Seven years ago, the first edition came out after vast labors by Jason Epstein, the author, poet and editorial director of Random House. Something in the range of $1 million was committed to the project, which should ease the sense of frustration of those who, like me, have struggled and failed to compile and effectively maintain private inventories of books of special merit. It sold reasonably well - 150,000 copies.

The core idea is that it is a listing of some 40,000 of "the best books in print," all in English, all still available on the retail market in America. Obviously, some of them may fall out of print, but it amounts to an annotated catalog, broken down into more than 320 separate categories (and hundreds more subcategories), ranging from "The Varieties of Civilization" (p. 5) through "Dutch Literature" (p. 985) and "Fitness" (p. 1434) to "Books for 8s, 9s, and Up" (p. 1826). There are sections on literature in 30 separate language and culture categories.

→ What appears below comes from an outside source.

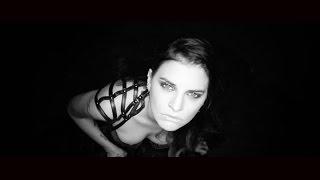 Juliet Simms - End Of The World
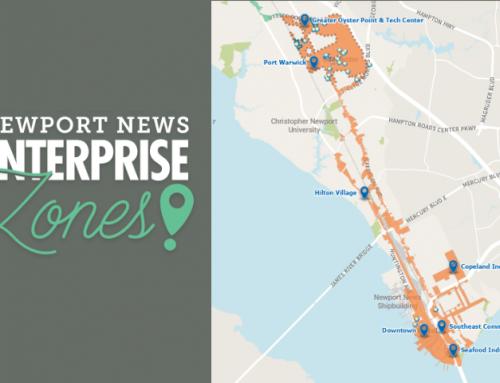 Newport News Enterprise Zone Applications Due April 1st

Illustrations by David Levine are sophisticated and delightful. There is a substantial number of photographs of authors. The new edition is substantially grander and fuller than the first.

So what's its use?

Well, suppose, for example, you are in obsessive pursuit of ecstasy and are convinced it is to be found coincidentally in the works of - say - Hermann Hesse, Friedrich Nietzsche and Pablo Neruda.

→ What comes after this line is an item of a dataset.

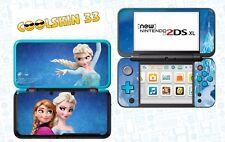 Die eiskönigin - vinyl Skin Aufkleber für Nintendo NEW 2DS XL (C-Stick)- réf 194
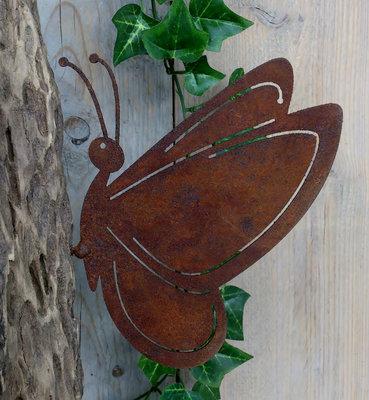vlinder metaal met schroef kies uit 2 formaten v.a.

In the index, you would find a single-page citation for Hesse, listing five novels, each with a one-sentence description ("Steppenwolf: A Surrealist narrative recounted by an artist-outsider who eventually comes to believe that misfits may find harmony with each other"), and the Fairy Stories. Two of the books have two edition citations.

For Nietzsche, the index cites five pages. There are three books under Historiography ("Human, All Too Human," "Untimely Meditations" and "The Use and Abuse of History"), a second listing under World Religion ("The Twilight of the Idols & The Anti-Christ"), a long Nietzsche entry under Philosophy (20 volumes by him and 16 about him), and one under Dramatic Theory and Criticism ("The Birth of Tragedy").

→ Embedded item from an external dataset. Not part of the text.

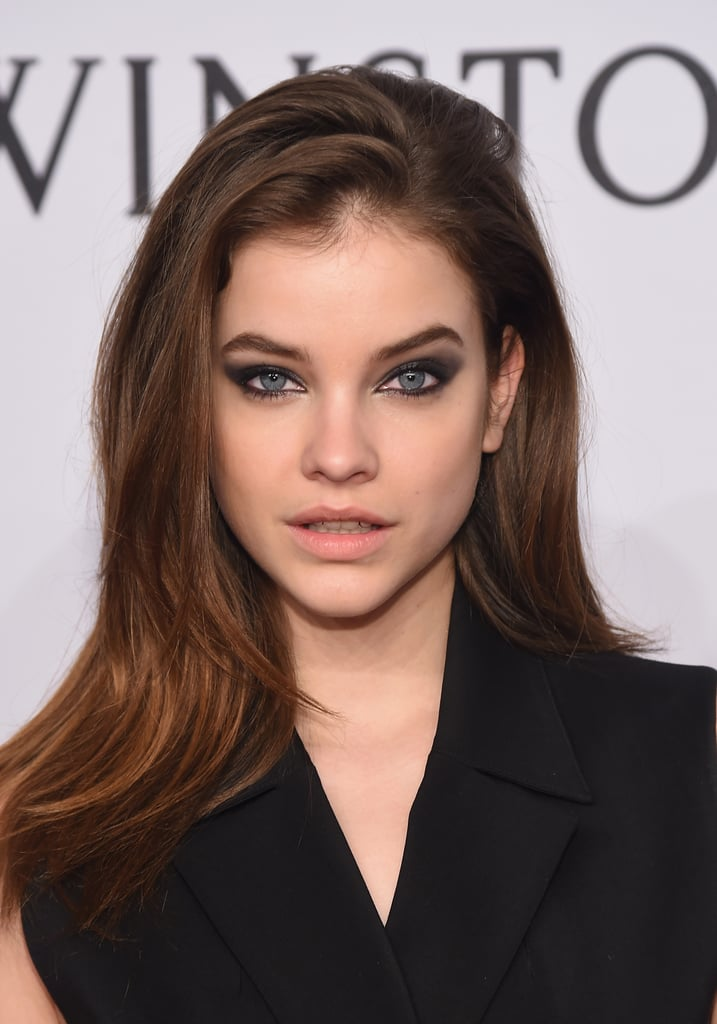 23 Reasons to Get On the Barbara Palvin Fan Train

For Neruda: Three page citations, all under Latin American Literature - 23 under "Poetry: Chile," one under Peru (co-authored with Cesar Vallejo), and one under Criticism, Memoirs and Other Prose. That, of course, may send you reeling to simpler venues - or a warm fire - for your ecstasy. (Actually, I recommend just that.) You will know what books you may want to order, or to run to the library for, or to settle a bet with.

The best of its kind

Do not look to "The Reader's Catalog" for what it is not. It is not, above all else, a critical exploration, a book of scholarship or intellectual enrichment or provocation. This is no collection of stimulations or fearless cultural appraisals. But as a catalog it is unmatched, unchallenged, inimitable - and, at 35 bucks, astonishingly inexpensive.

It is vague about which books earn a short description and which do not. Few books get more than eight or ten lines of narrow-column text, but many get only the basic data: International Standard Book Number, title, publisher and price.

Most of the appraisals and appreciations are unattributed, though occasionally they are cited as coming from a named critic or a publication. That latter usage should be punished at pain of public ridicule: The New York Times - or for that matter The Sun - does not review books, but rather publishes reviews written by critics, who should be cited as the source.

That's a niggle, perhaps. It does not diminish the value of "The Reader's Catalog," which is a wonderful device for checking the existence of books. And for acquiring them, since any book shop worth its name should be willing to locate or track down any volume catalogued here, or at the very least to send the yearning buyer off to a shop competent to do its job. If your bookseller is incompetent, "The Reader's Catalog" carries an 800 number, a fax number and a website, through all of which one can order any book at all, whether it is listed or not.